FAQs issued 29-02-2008


1) What is the current position of permanent fruit orchards, nursery crops and vines under the Single Payment Scheme.

These crops are currently ineligible under the Single Payment Scheme (SPS).

2) What changes are happening for the 2009 scheme year?

Land under orchards and nursery crops will become eligible under the Single Payment Scheme (SPS) from the 2009 scheme year. This means that farmers may now use such land in support of payment claims against existing entitlements under the SPS.

In addition, EU rules are currently being amended so that land under vines will also become eligible under the SPS from the 2009 scheme year.

3) What are you now consulting on about these crops?

The consultation asks for views on:

  • the basis for allocating any new Single Payment Scheme (SPS) entitlements to farmers for permanent fruit, nursery crops and vines.
  • the first scheme year these new SPS entitlements should be allocated for land growing permanent fruit and nursery crops.


4) How could this affect growers of the relevant crops?

From the 2009 SPS scheme year, land used to grow these crops can be used to support claims for payment against existing SPS entitlements on the same basis as any other eligible land use.

Depending on the outcome of the consultation growers of these crops may also be allocated new entitlements.

5) How could this affect existing claimants of the SPS?

If, in the year new entitlements are allocated, there are not enough unallocated funds within the English SPS financial ceiling, the value of all existing SPS entitlements will need to be scaled back. This means all existing entitlement holders will potentially be affected by these decisions.

6) What assessment has been made of the possible level of scale-back
that may be required to fund any entitlement allocation?

Our assessment is that if scale-back is necessary to fund the allocation of new entitlements, then the value of existing entitlements would be slightly reduced. Initial estimates for allocation at the flat rate indicate the reduction would be less than 0.5%. Choosing an option that values the allocated entitlements higher or lower than the existing flat rate would increase / decrease the scale-back which may be needed on the value of all existing entitlements.

7) Has it been decided to use the national envelope funds provided
under reform of the EU wine regime for SPS purposes?

JOBS:
1. Answer these from the Single Payment Scheme FAQ, one line each:
(a) From which scheme year will land under orchards and nursery crops become eligible?
(b) What happens to existing entitlements if there are not enough unallocated funds within the English SPS financial ceiling?
(c) What reduction do initial estimates give for allocation at the flat rate?
2. In the Single Payment Scheme FAQ, shorten the paragraph that opens "Our assessment is that if scale-back is necessary" while keeping its main facts.
3. Carry on writing the Single Payment Scheme FAQ from the point where it ends.

RAW DATA:
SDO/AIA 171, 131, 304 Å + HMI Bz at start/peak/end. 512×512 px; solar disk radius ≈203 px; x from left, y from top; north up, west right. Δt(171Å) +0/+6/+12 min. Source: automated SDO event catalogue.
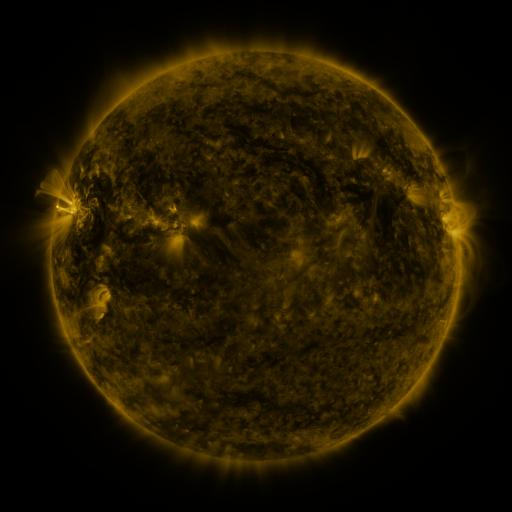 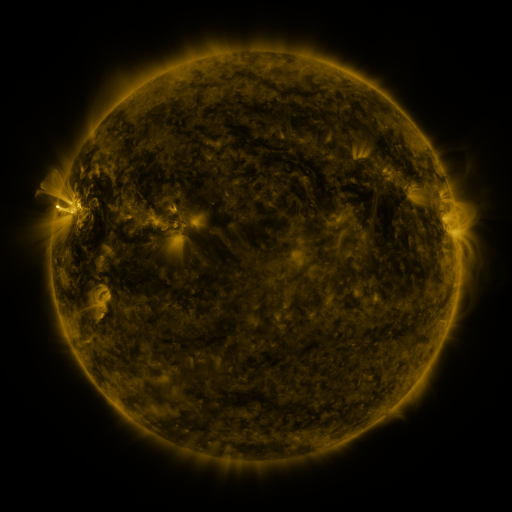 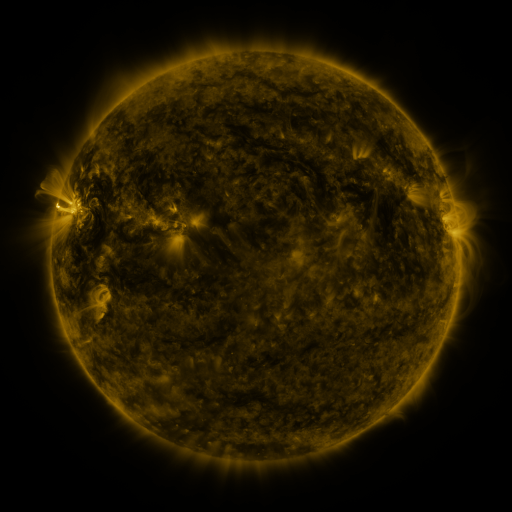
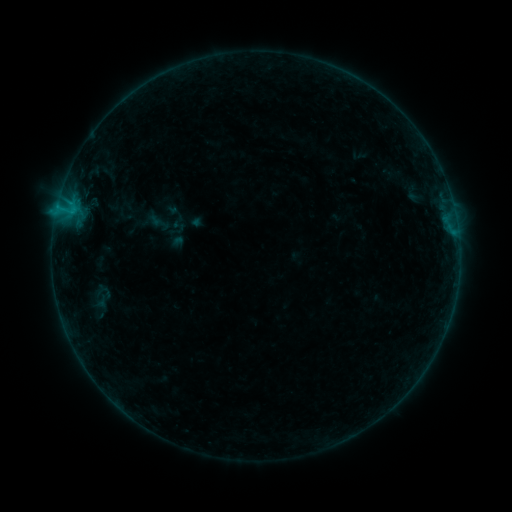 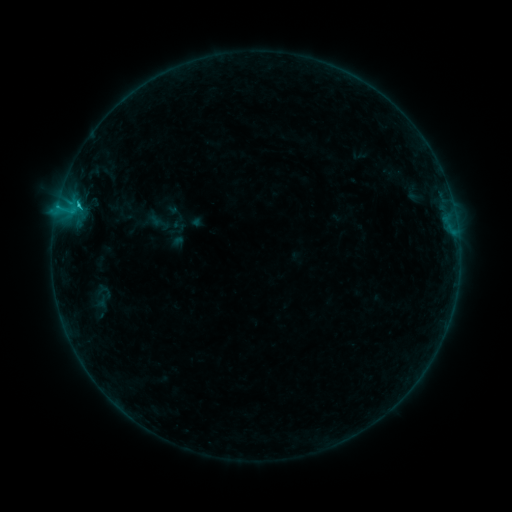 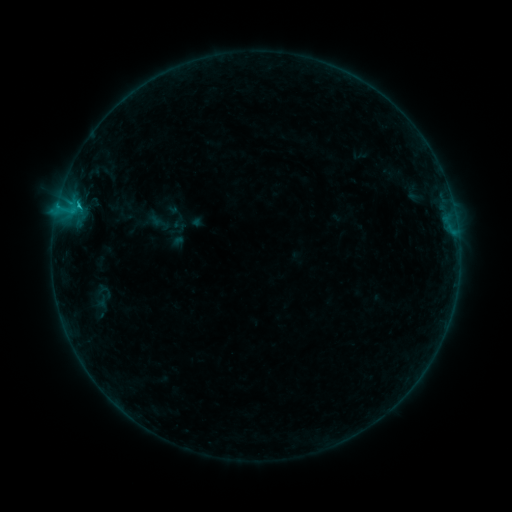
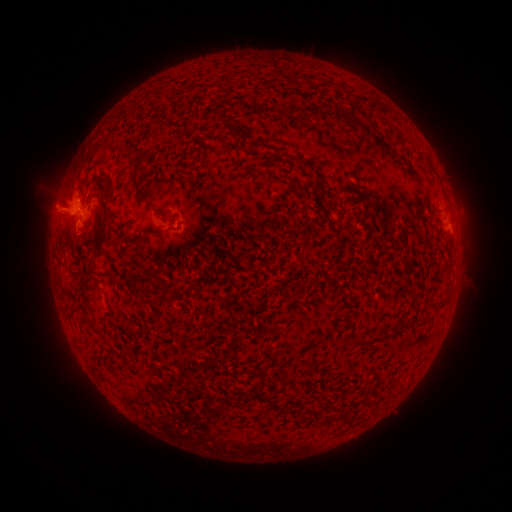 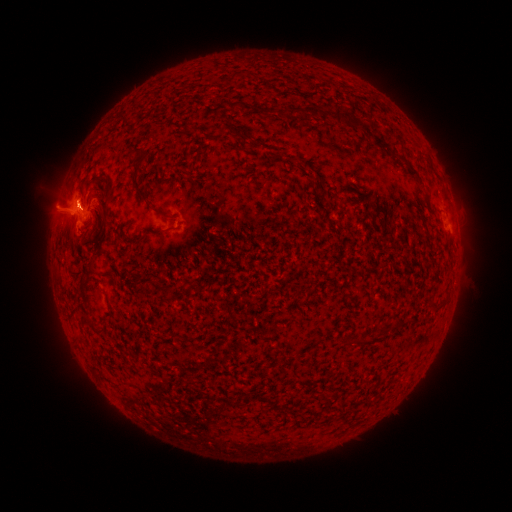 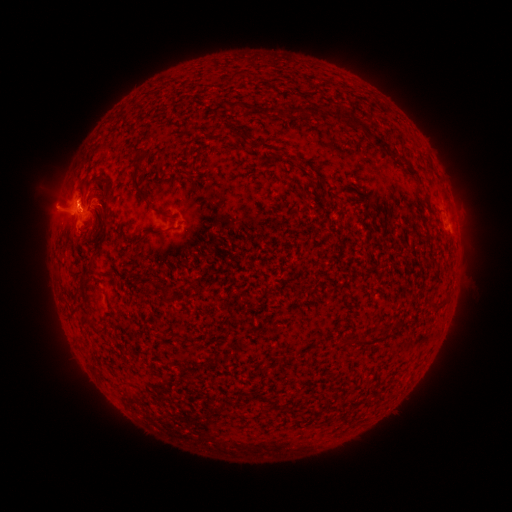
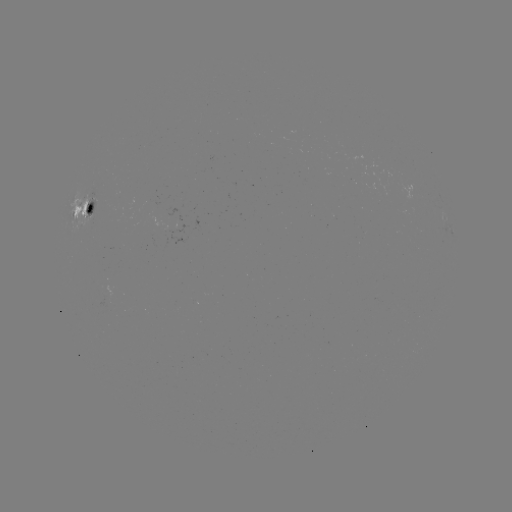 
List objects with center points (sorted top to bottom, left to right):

PER-TASK ANSWERS:
1.
(a) The 2009 scheme year.
(b) The value of all existing SPS entitlements will need to be scaled back.
(c) Less than 0.5%.

2. If scale-back is needed to fund new entitlements, existing entitlements would lose a small amount of value. Initial estimates for allocation at the flat rate put the reduction below 0.5%. Valuing new entitlements above or below the existing flat rate would raise or lower the scale-back.

3.
No decision has been taken yet on whether to use ‘national envelope’ funds for SPS purposes and this will be the subject of a separate consultation in due course. However, without prejudice to that wider consultation and to ensure that implementation in 2009 is a practical possibility should the option be chosen, we are consulting now on the detail of how any new entitlements for land under vines might be allocated.

8) Why are you not implementing these reforms in time for the 2008 SPS?

At the time the announcement was made in December 2007, we felt it was important not to introduce any changes which could have a negative impact on the processing of 2008 payments for all SPS applicants.

As far as vines are concerned, the reforms of the EU Wine regime (which were only agreed in December 2007) did not provide for an option to implement for the 2008 SPS.

9) When can growers apply for their new entitlements?

The timing and the basis on which any new entitlements will be allocated to growers for this land will be decided as a result of the consultation. Once those decisions are known, the RPA will advise on the application process.


10) When will the reforms be implemented?

Permanent fruit orchards and nursery crops will become eligible crops under the SPS for the 2009 scheme year and EU rules are being amended to make the same change for vines.


The timing and the basis on which any new entitlements will be allocated to farmers for this newly eligible land is the subject of the consultation paper issued on 29 February 2008.


11) What are nursery crops?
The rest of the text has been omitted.